How and when to align to cache line size?

Question

In Dmitry Vyukov's excellent bounded mpmc queue written in C++ See: http://www.1024cores.net/home/lock-free-algorithms/queues/bounded-mpmc-queue

He adds some padding variables. I presume this is to make it align to a cache line for performance.

I have some questions.

Why is it done in this way?
Is it a portable method that will always work
In what cases would it be best to use __attribute__ ((aligned (64))) instead.

why would padding before a buffer pointer help with performance? isn't just the pointer loaded into the cache so it's really only the size of a pointer?

static size_t const     cacheline_size = 64;
typedef char            cacheline_pad_t [cacheline_size];

cacheline_pad_t         pad0_;
cell_t* const           buffer_;
size_t const            buffer_mask_;
cacheline_pad_t         pad1_;
std::atomic<size_t>     enqueue_pos_;
cacheline_pad_t         pad2_;
std::atomic<size_t>     dequeue_pos_;
cacheline_pad_t         pad3_;

Would this concept work under gcc for c code?

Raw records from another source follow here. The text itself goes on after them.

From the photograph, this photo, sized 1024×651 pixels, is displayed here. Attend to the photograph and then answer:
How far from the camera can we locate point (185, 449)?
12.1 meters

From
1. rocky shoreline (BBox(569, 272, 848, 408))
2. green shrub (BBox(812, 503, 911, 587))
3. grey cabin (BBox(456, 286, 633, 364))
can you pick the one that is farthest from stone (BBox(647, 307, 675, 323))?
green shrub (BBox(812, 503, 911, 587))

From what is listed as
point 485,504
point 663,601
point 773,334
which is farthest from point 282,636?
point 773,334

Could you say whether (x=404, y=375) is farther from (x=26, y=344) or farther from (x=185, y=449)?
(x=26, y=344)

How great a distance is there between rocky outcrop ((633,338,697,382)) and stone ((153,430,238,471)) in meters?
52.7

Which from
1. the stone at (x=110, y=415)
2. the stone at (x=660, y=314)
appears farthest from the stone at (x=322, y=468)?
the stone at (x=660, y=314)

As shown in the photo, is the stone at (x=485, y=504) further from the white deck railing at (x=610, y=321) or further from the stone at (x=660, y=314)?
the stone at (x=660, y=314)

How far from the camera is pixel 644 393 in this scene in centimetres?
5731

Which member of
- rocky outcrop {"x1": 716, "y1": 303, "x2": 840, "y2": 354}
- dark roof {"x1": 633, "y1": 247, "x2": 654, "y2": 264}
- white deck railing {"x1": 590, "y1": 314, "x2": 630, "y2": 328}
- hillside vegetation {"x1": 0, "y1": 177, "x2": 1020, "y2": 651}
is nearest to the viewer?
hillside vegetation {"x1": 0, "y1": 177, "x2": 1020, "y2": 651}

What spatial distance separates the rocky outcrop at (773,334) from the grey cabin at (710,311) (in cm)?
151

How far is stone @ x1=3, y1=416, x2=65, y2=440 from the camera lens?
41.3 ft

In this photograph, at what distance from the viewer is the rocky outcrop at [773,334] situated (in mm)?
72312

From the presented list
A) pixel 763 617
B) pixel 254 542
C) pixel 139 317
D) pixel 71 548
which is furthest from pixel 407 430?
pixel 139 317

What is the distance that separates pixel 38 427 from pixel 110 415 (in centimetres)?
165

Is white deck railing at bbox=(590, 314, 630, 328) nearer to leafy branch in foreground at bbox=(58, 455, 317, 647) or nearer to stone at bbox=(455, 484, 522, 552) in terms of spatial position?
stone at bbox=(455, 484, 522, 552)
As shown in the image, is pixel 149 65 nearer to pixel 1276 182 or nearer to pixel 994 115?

why use the cacheline_size as pad size, rather than ( cacheline_size - sizeof( std::atomic ) ) ? — Y00, May 06 '20 at 17:38

Phil Miller · Accepted Answer · 2014-02-18T22:59:56.747

55

It's done this way so that different cores modifying different fields won't have to bounce the cache line containing both of them between their caches. In general, for a processor to access some data in memory, the entire cache line containing it must be in that processor's local cache. If it's modifying that data, that cache entry usually must be the only copy in any cache in the system (Exclusive mode in the MESI/MOESI-style cache coherence protocols). When separate cores try to modify different data that happens to live on the same cache line, and thus waste time moving that whole line back and forth, that's known as false sharing.

In the particular example you give, one core can be enqueueing an entry (reading (shared) buffer_ and writing (exclusive) only enqueue_pos_) while another dequeues (shared buffer_ and exclusive dequeue_pos_) without either core stalling on a cache line owned by the other.

The padding at the beginning means that buffer_ and buffer_mask_ end up on the same cache line, rather than split across two lines and thus requiring double the memory traffic to access.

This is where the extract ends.